Rex has announced a new partnership with Australian company Dovetail Electric Aviation (Dovetail) that could see the first Rex Saab aircraft operating with a retrofitted electric propeller system in as little as four years.

Rex has announced a new partnership with Australian company Dovetail Electric Aviation (Dovetail) that could see the first Rex Saab aircraft operating with a retrofitted electric propeller system in as little as four years.

The conversion of turbine aircraft to electric-powered planes promises to bring zero emissions aviation into the mainstream much faster and more cost-effectively than via newly commissioned electrical planes.

The converted aircraft will reportedly be 30-40% quieter than the current planes and will see reduced operating costs of around 40%.

Dovetail expects to achieve certification for converted aircraft within four years in around 2026, compared with more than eight to ten years for clean sheet electric aircraft, and at a fraction of the certification costs.

## [Exercise 1]
Can you revise the records by replacing "doorway" with "entryway", changing nothing else and omitting the pictures?
The records below the electric aviation text are unrelated to it.

## [Available records]
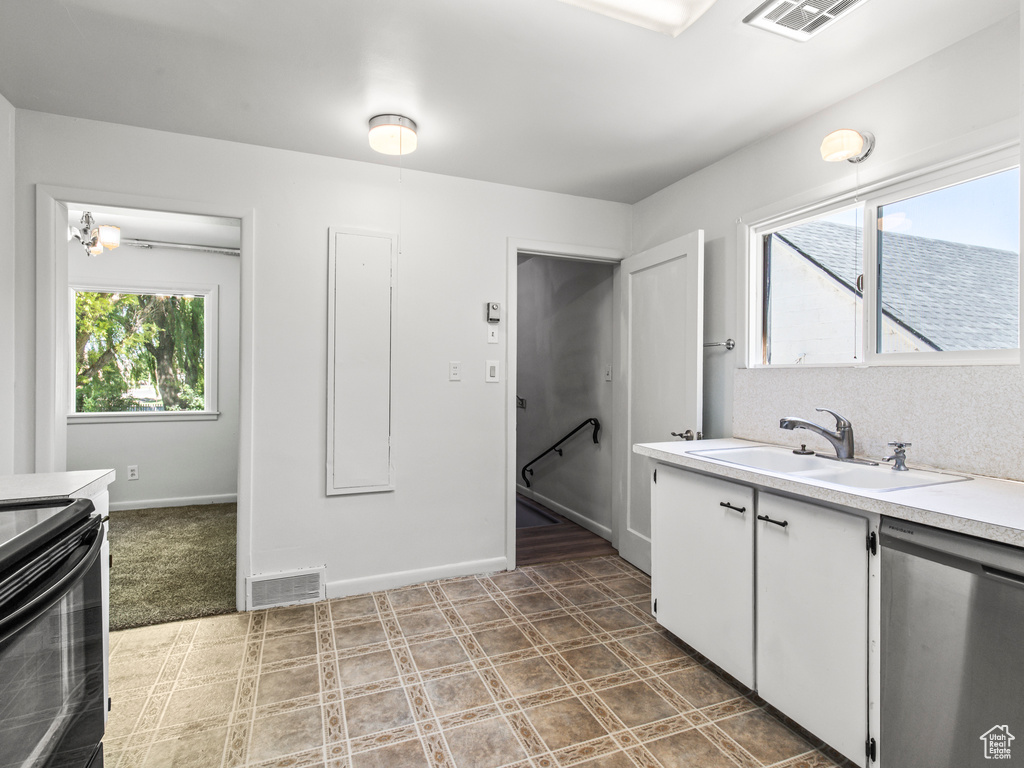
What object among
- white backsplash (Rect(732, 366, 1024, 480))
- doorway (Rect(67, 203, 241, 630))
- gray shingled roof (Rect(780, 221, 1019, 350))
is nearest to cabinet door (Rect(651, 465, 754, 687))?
white backsplash (Rect(732, 366, 1024, 480))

## [Exercise 2]
Answer these questions from the text on Rex and Dovetail:
(a) How much quieter will the converted aircraft reportedly be than the current planes?
(b) Around what year does Dovetail expect to achieve certification for converted aircraft?
(c) By about how much will operating costs be reduced?

## [Complete output 1]
What object among
- white backsplash (Rect(732, 366, 1024, 480))
- entryway (Rect(67, 203, 241, 630))
- gray shingled roof (Rect(780, 221, 1019, 350))
is nearest to cabinet door (Rect(651, 465, 754, 687))?
white backsplash (Rect(732, 366, 1024, 480))

## [Complete output 2]
(a) 30-40% quieter
(b) Around 2026
(c) Around 40%